The report, broken into six sections, discusses changes made in the region during 2021. According to Robert McNab, an economics professor at ODU's Strome College of Business, it also asks the question: "Where does Virginia go from here?"
"Our work seeks to contribute to this conversation without glossing over the challenges we face," McNab said. "We want to encourage the difficult conversations to help Virginia improve the outcomes for all its residents in the coming years."
The report suggests that Virginia is recovering well economically from the COVID-19 pandemic, with the Commonwealth regaining jobs in 2021 despite some employers still scrambling to fill open positions.

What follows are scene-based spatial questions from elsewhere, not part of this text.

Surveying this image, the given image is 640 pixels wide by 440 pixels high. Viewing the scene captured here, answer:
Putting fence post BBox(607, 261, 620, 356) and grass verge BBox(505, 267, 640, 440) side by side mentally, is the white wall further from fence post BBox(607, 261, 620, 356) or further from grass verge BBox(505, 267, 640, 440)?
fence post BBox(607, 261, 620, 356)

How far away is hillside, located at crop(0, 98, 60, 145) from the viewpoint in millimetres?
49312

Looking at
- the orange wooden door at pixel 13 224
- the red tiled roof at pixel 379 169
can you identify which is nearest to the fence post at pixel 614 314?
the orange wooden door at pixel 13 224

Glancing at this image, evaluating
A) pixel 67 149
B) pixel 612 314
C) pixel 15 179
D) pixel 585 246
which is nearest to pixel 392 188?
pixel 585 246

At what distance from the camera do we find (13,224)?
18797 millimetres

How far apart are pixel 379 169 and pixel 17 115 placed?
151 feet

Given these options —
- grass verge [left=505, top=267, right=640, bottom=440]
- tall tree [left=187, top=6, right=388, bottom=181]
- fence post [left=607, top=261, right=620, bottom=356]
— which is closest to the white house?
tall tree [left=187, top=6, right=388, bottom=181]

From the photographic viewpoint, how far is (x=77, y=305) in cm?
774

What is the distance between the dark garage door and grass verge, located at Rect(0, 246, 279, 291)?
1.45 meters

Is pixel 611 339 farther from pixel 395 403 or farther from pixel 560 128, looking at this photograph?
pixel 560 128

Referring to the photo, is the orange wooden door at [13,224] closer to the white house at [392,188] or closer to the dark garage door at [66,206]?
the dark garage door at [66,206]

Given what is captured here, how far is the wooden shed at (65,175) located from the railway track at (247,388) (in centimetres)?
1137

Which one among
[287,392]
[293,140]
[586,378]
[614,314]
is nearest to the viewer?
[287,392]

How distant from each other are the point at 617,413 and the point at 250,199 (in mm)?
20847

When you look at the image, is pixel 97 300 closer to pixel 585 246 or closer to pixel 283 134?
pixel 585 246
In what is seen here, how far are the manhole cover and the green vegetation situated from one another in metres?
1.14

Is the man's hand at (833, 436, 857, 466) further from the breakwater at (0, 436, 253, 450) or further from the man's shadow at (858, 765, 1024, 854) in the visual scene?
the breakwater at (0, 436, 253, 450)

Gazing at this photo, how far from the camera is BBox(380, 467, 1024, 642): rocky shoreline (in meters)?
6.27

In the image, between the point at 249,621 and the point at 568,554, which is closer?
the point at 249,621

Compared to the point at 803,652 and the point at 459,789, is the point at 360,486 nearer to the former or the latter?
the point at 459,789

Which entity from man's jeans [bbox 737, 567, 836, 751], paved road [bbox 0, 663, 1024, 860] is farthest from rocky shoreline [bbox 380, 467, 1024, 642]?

However, according to the report, the Hampton Roads area was hard-hit by the loss of tourism revenue caused by the pandemic, and small metros like Blacksburg and Winchester have been able to recover jobs more quickly than in Hampton Roads.
"The three largest metropolitan areas in the Commonwealth have struggled to regain all the jobs they lost during the pandemic," the report reads. "Richmond (-6.2%), Hampton Roads (-4.8%) and Washington-Arlington-Alexandria (-3.7%) have all suffered significant job losses in the leisure and hospitality industry as well as education and health services."
"In the coming year, increases in defense spending are likely to drive economic growth in Hampton Roads and Northern Virginia. Rebounds in domestic and international tourism will benefit these metro areas as well," the report adds.
Despite the job losses, Hampton Roads was mentioned as one of Virginia's most populated and economically active regions, and in 2021 the Hampton Roads market set records for hotel revenue while other markets continued to struggle.
With casinos opening soon in Norfolk and Portsmouth, the report also projects an increase in leisure and hospitality jobs in Hampton Roads, though it expects the economic output from the new casinos to be relatively small.
The full report covers COVID-19's impact on the state, the recovery speed of Virginia's metropolitan areas, how the pandemic affected tourism revenue, casinos in Virginia, the state's higher education institutions and the rapid growth of the Winchester metropolitan area.